To Construct a divided-difference table using the given value for x and f(x),
This solution table seems so confusing to me
i understood how the value of f1[] was calulated (-1-(-7))/(1-(-1)) = 3 and the same way for others. But using the same rule how the value of f2[], f3[], f4[] have been calculated?
Are you familiar with the $f[x_1, x_2, \dots, x_k]$ notation for divided differences? Using this notation makes it easier to answer the question. If this is unfamiliar, this link does a good job of describing it.

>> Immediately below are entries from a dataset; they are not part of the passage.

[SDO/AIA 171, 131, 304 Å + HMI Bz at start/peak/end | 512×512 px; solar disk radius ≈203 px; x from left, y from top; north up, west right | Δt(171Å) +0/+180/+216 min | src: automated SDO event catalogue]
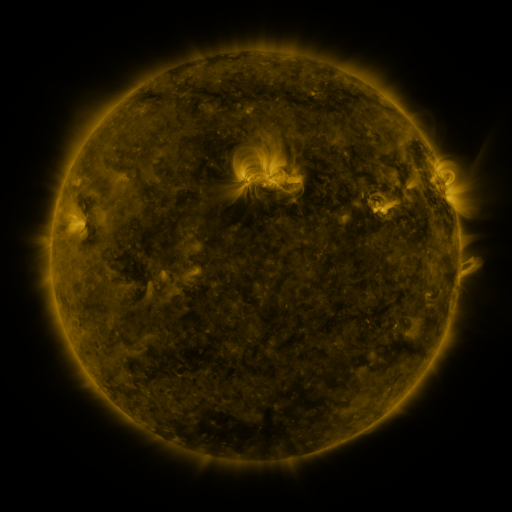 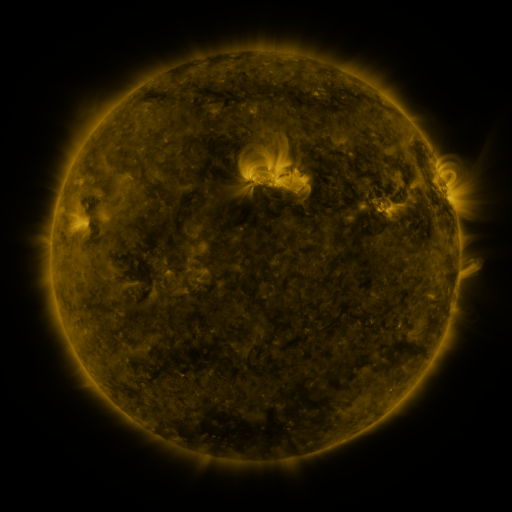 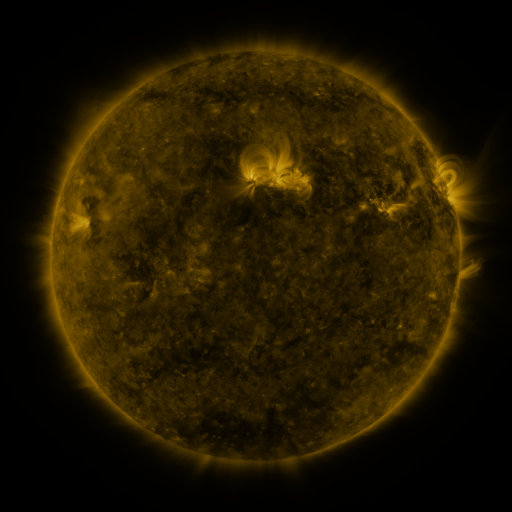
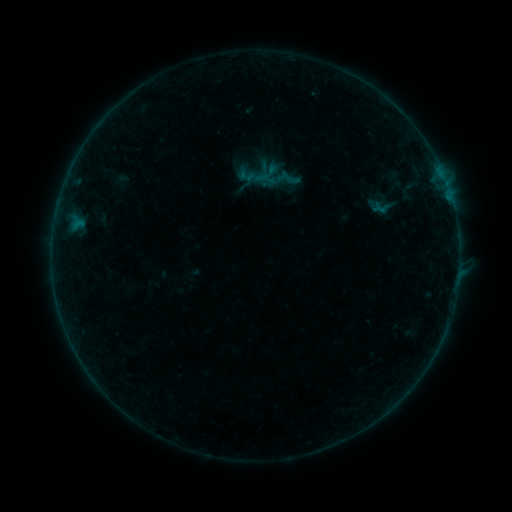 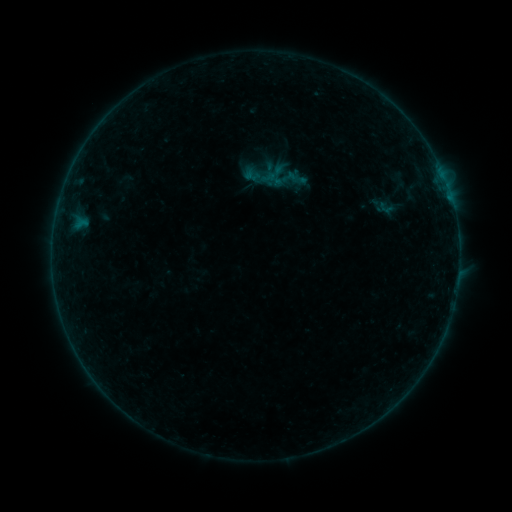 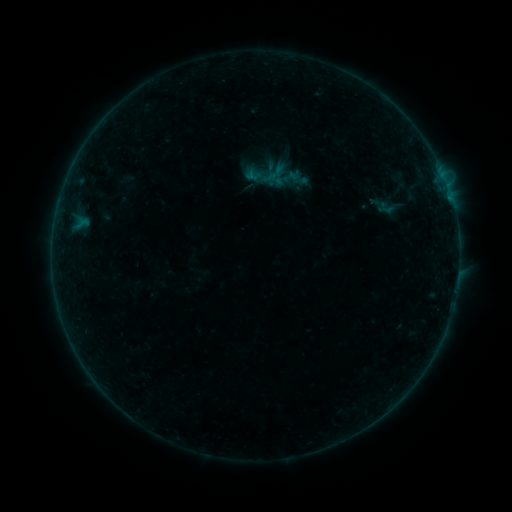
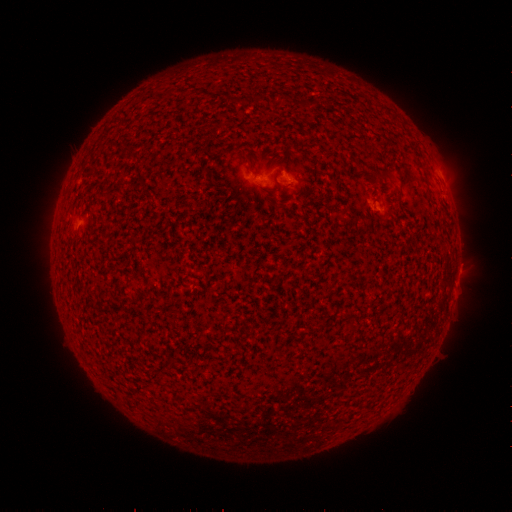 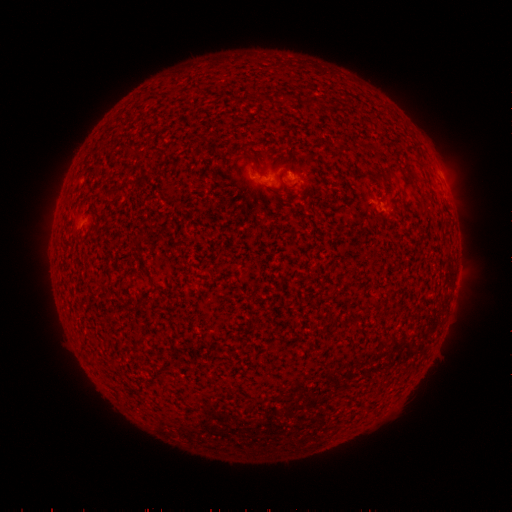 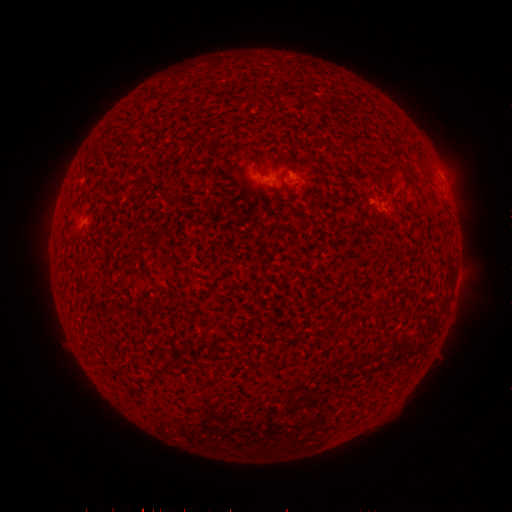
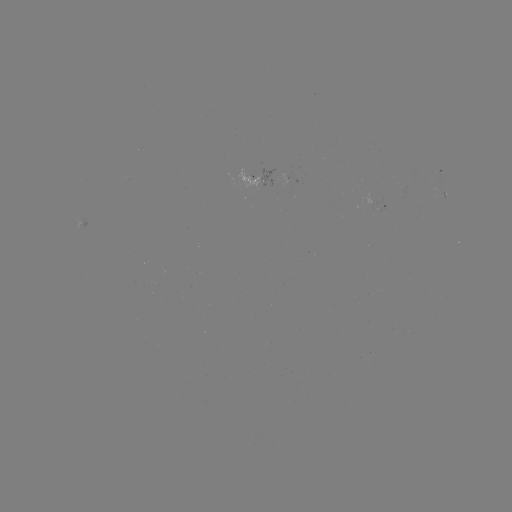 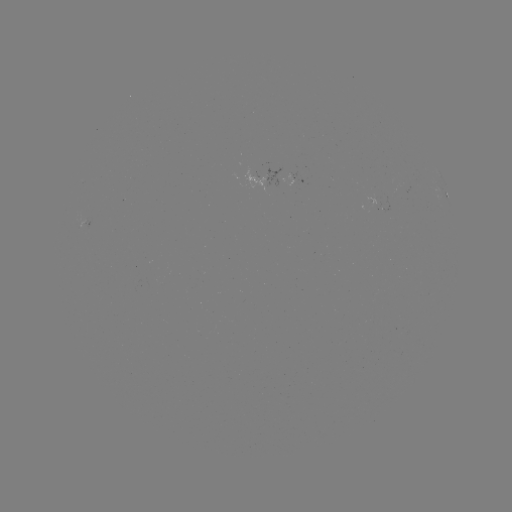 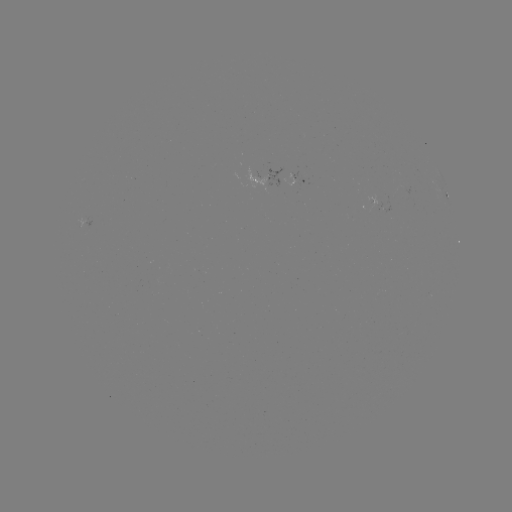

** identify emerging-flux region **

The values of the rest of the table are calculated similarly to the first column. In general, the rule is $f[x_k,x_{k+1},\dots,x_n]= \frac{f[x_{k+1},\dots,x_n] - f[x_k,\dots, x_{n-1}]}{x_n-x_k}$. We can use this notation to compute the entries of the $f^1[]$ column, like you have already done: $$3 = f[-1,1] = \frac{f[1]-f[-1]}{1-(-1)} = \frac{-1-(-7)}{1-(-1)}.$$
Now, let's extend this idea to calculate the values of the $f^2[]$ column. We have $$ f[-1,1,2] = \frac{f[1,2] -f[-1,1]}{2 - (-1)} = \frac{9-3}{3} = 2,$$ which is indeed the first entry of the $f^2[]$ column.